Please help to create ranking that excludes values = 0, null, NaN for the below df,
Input:
df = pd.DataFrame(data={'Group1': ['A', 'A', 'A',
'B', 'C','D'],
'Group2': ['A1', 'A2', 'A3',
'B1', 'B2','D1'],
'Number': [3, 2, 4, 0, np.nan,'']
Expected result:
Group1 Group2 Number Rank
A A1 3 2
A A2 2 1
A A3 4 3
B B1 0
C B2 NaN
D D1
Similar post but does not show on excluding zero, null, nan Ranking order per group in Pandas
CodePudding user response:
Use df.rank
, Series.isin
with Groupby.transform
:
In [1704]: df['Rank'] = df[~df.Number.isin([0, '', np.nan])].groupby('Group1')['Number'].transform('rank')
In [1705]: df
Out[1705]:
Group1 Group2 Number Rank
0 A A1 3 2.0
1 A A2 2 1.0
2 A A3 4 3.0
3 B B1 0 NaN
4 C B2 NaN NaN
5 D D1 NaN
CodePudding user response:
To do what you are planing, I would write like this: 'Rank':[2,1,3,'', '']
, so you have the result that you are expecting at the output without visual information.

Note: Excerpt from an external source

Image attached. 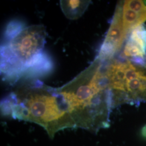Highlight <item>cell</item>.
<instances>
[{"instance_id":"obj_9","label":"cell","mask_w":146,"mask_h":146,"mask_svg":"<svg viewBox=\"0 0 146 146\" xmlns=\"http://www.w3.org/2000/svg\"><path fill=\"white\" fill-rule=\"evenodd\" d=\"M25 28V24L20 21H11L7 27L5 37L7 42L10 41ZM6 42V43H7Z\"/></svg>"},{"instance_id":"obj_5","label":"cell","mask_w":146,"mask_h":146,"mask_svg":"<svg viewBox=\"0 0 146 146\" xmlns=\"http://www.w3.org/2000/svg\"><path fill=\"white\" fill-rule=\"evenodd\" d=\"M146 21V1H119L97 58L107 62L123 47L134 29Z\"/></svg>"},{"instance_id":"obj_1","label":"cell","mask_w":146,"mask_h":146,"mask_svg":"<svg viewBox=\"0 0 146 146\" xmlns=\"http://www.w3.org/2000/svg\"><path fill=\"white\" fill-rule=\"evenodd\" d=\"M58 89L75 128L97 133L110 126L114 107L104 62L96 57L76 77Z\"/></svg>"},{"instance_id":"obj_4","label":"cell","mask_w":146,"mask_h":146,"mask_svg":"<svg viewBox=\"0 0 146 146\" xmlns=\"http://www.w3.org/2000/svg\"><path fill=\"white\" fill-rule=\"evenodd\" d=\"M46 35L43 26L33 25L2 46L1 70L6 78L15 81L23 76L27 65L42 52Z\"/></svg>"},{"instance_id":"obj_2","label":"cell","mask_w":146,"mask_h":146,"mask_svg":"<svg viewBox=\"0 0 146 146\" xmlns=\"http://www.w3.org/2000/svg\"><path fill=\"white\" fill-rule=\"evenodd\" d=\"M1 110L14 119L41 125L50 138L59 131L75 128L59 89L41 82L17 89L1 102Z\"/></svg>"},{"instance_id":"obj_3","label":"cell","mask_w":146,"mask_h":146,"mask_svg":"<svg viewBox=\"0 0 146 146\" xmlns=\"http://www.w3.org/2000/svg\"><path fill=\"white\" fill-rule=\"evenodd\" d=\"M104 74L114 108L146 102V66L114 58L104 62Z\"/></svg>"},{"instance_id":"obj_8","label":"cell","mask_w":146,"mask_h":146,"mask_svg":"<svg viewBox=\"0 0 146 146\" xmlns=\"http://www.w3.org/2000/svg\"><path fill=\"white\" fill-rule=\"evenodd\" d=\"M90 1H61L60 6L63 14L70 20H76L84 14Z\"/></svg>"},{"instance_id":"obj_6","label":"cell","mask_w":146,"mask_h":146,"mask_svg":"<svg viewBox=\"0 0 146 146\" xmlns=\"http://www.w3.org/2000/svg\"><path fill=\"white\" fill-rule=\"evenodd\" d=\"M123 56L146 66V26L144 24L131 33L123 47Z\"/></svg>"},{"instance_id":"obj_7","label":"cell","mask_w":146,"mask_h":146,"mask_svg":"<svg viewBox=\"0 0 146 146\" xmlns=\"http://www.w3.org/2000/svg\"><path fill=\"white\" fill-rule=\"evenodd\" d=\"M53 67V63L50 57L42 52L34 58L24 69L23 76H37L49 73Z\"/></svg>"}]
</instances>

df = pd.DataFrame(data={'Animal': ['cat', 'penguin', 'dog',
'spider', 'snake'],
'Number_legs': [4, 2, 4, 0, np.nan],
'Rank':[2,1,3,'', '']})
This would be the full code.
I recomend you to have there the null, so at least you'll have there the information about the empty object.